## GOAL OF THE EXERCISE
Recast every line of the listing below as a numbered list, leaving out the blank lines.

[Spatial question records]

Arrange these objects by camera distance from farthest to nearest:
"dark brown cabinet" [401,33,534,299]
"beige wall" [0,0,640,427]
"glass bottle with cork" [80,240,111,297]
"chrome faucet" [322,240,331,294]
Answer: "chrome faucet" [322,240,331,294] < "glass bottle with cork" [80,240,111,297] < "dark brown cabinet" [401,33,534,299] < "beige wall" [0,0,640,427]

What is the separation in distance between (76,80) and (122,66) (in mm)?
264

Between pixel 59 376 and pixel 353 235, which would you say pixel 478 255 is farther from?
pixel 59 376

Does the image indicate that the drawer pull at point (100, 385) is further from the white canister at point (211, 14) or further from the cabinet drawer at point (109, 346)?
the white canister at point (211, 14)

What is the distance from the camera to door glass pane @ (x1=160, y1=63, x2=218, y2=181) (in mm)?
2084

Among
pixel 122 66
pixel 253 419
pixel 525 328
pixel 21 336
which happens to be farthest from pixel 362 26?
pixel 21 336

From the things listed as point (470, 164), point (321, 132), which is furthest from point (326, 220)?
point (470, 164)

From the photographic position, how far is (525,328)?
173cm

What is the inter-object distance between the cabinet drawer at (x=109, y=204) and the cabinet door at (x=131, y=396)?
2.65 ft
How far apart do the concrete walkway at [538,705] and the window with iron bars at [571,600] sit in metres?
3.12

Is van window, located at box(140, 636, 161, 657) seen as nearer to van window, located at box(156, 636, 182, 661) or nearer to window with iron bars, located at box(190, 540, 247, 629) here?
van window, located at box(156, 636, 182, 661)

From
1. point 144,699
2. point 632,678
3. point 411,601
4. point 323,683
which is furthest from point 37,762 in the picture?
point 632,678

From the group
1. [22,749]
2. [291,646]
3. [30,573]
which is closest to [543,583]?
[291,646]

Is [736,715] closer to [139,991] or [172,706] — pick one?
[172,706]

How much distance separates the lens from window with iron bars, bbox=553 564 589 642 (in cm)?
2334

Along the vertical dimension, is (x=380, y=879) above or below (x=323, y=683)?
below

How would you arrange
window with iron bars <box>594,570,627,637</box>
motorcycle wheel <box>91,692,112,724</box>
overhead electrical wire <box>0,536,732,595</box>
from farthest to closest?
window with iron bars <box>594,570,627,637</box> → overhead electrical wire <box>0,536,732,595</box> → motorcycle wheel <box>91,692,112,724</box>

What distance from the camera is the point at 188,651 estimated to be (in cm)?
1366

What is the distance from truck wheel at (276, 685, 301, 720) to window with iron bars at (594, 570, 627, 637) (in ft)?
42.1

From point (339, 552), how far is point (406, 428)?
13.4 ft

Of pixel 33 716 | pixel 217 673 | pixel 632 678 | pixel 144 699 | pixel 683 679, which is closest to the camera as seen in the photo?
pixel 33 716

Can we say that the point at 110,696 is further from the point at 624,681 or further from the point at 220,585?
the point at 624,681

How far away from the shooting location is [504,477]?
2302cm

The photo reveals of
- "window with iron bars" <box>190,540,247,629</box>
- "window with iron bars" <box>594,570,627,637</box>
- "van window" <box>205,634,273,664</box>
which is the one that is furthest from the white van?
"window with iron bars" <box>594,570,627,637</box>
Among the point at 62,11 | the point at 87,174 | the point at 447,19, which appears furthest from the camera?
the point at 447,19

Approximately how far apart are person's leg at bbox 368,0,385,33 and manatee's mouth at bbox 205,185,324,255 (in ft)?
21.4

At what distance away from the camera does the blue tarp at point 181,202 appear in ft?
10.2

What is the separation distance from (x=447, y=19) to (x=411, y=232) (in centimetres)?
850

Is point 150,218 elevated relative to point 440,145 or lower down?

## SOLUTION BELOW
1. Arrange these objects by camera distance from farthest to nearest:
2. "dark brown cabinet" [401,33,534,299]
3. "beige wall" [0,0,640,427]
4. "glass bottle with cork" [80,240,111,297]
5. "chrome faucet" [322,240,331,294]
6. Answer: "chrome faucet" [322,240,331,294] < "glass bottle with cork" [80,240,111,297] < "dark brown cabinet" [401,33,534,299] < "beige wall" [0,0,640,427]
7. What is the separation in distance between (76,80) and (122,66) (in mm)?
8. 264
9. Between pixel 59 376 and pixel 353 235, which would you say pixel 478 255 is farther from?
10. pixel 59 376
11. Does the image indicate that the drawer pull at point (100, 385) is further from the white canister at point (211, 14) or further from the cabinet drawer at point (109, 346)?
12. the white canister at point (211, 14)
13. What is the distance from the camera to door glass pane @ (x1=160, y1=63, x2=218, y2=181) (in mm)?
14. 2084
15. Among
16. pixel 122 66
17. pixel 253 419
18. pixel 525 328
19. pixel 21 336
20. which happens to be farthest from pixel 362 26?
21. pixel 21 336
22. From the things listed as point (470, 164), point (321, 132), which is furthest from point (326, 220)?
23. point (470, 164)
24. From the photographic position, how far is (525,328)?
25. 173cm
26. What is the inter-object distance between the cabinet drawer at (x=109, y=204) and the cabinet door at (x=131, y=396)?
27. 2.65 ft
28. How far apart do the concrete walkway at [538,705] and the window with iron bars at [571,600] sit in metres?
29. 3.12
30. Is van window, located at box(140, 636, 161, 657) seen as nearer to van window, located at box(156, 636, 182, 661) or nearer to window with iron bars, located at box(190, 540, 247, 629) here?
31. van window, located at box(156, 636, 182, 661)
32. From
33. 1. point 144,699
34. 2. point 632,678
35. 3. point 411,601
36. 4. point 323,683
37. which is furthest from point 37,762 in the picture?
38. point 632,678
39. From the group
40. 1. [22,749]
41. 2. [291,646]
42. 3. [30,573]
43. which is closest to [543,583]?
44. [291,646]
45. Is [736,715] closer to [139,991] or [172,706] — pick one?
46. [172,706]
47. How much distance separates the lens from window with iron bars, bbox=553 564 589 642 (in cm)?
48. 2334
49. Along the vertical dimension, is (x=380, y=879) above or below (x=323, y=683)?
50. below
51. How would you arrange
52. window with iron bars <box>594,570,627,637</box>
53. motorcycle wheel <box>91,692,112,724</box>
54. overhead electrical wire <box>0,536,732,595</box>
55. from farthest to closest?
56. window with iron bars <box>594,570,627,637</box> → overhead electrical wire <box>0,536,732,595</box> → motorcycle wheel <box>91,692,112,724</box>
57. What distance from the camera is the point at 188,651 estimated to be (in cm)?
58. 1366
59. What is the distance from truck wheel at (276, 685, 301, 720) to window with iron bars at (594, 570, 627, 637) (in ft)?
60. 42.1
61. From point (339, 552), how far is point (406, 428)?
62. 13.4 ft
63. Of pixel 33 716 | pixel 217 673 | pixel 632 678 | pixel 144 699 | pixel 683 679, which is closest to the camera as seen in the photo?
64. pixel 33 716
65. Can we say that the point at 110,696 is further from the point at 624,681 or further from the point at 220,585?
66. the point at 624,681
67. How far away from the shooting location is [504,477]?
68. 2302cm
69. The photo reveals of
70. - "window with iron bars" <box>190,540,247,629</box>
71. - "window with iron bars" <box>594,570,627,637</box>
72. - "van window" <box>205,634,273,664</box>
73. which is the one that is furthest from the white van?
74. "window with iron bars" <box>594,570,627,637</box>
75. Among the point at 62,11 | the point at 87,174 | the point at 447,19, which appears furthest from the camera?
76. the point at 447,19
77. Approximately how far apart are person's leg at bbox 368,0,385,33 and manatee's mouth at bbox 205,185,324,255 (in ft)?
78. 21.4
79. At what distance away from the camera does the blue tarp at point 181,202 appear in ft?
80. 10.2
81. What is the separation distance from (x=447, y=19) to (x=411, y=232) (in centimetres)?
82. 850
83. Is point 150,218 elevated relative to point 440,145 or lower down?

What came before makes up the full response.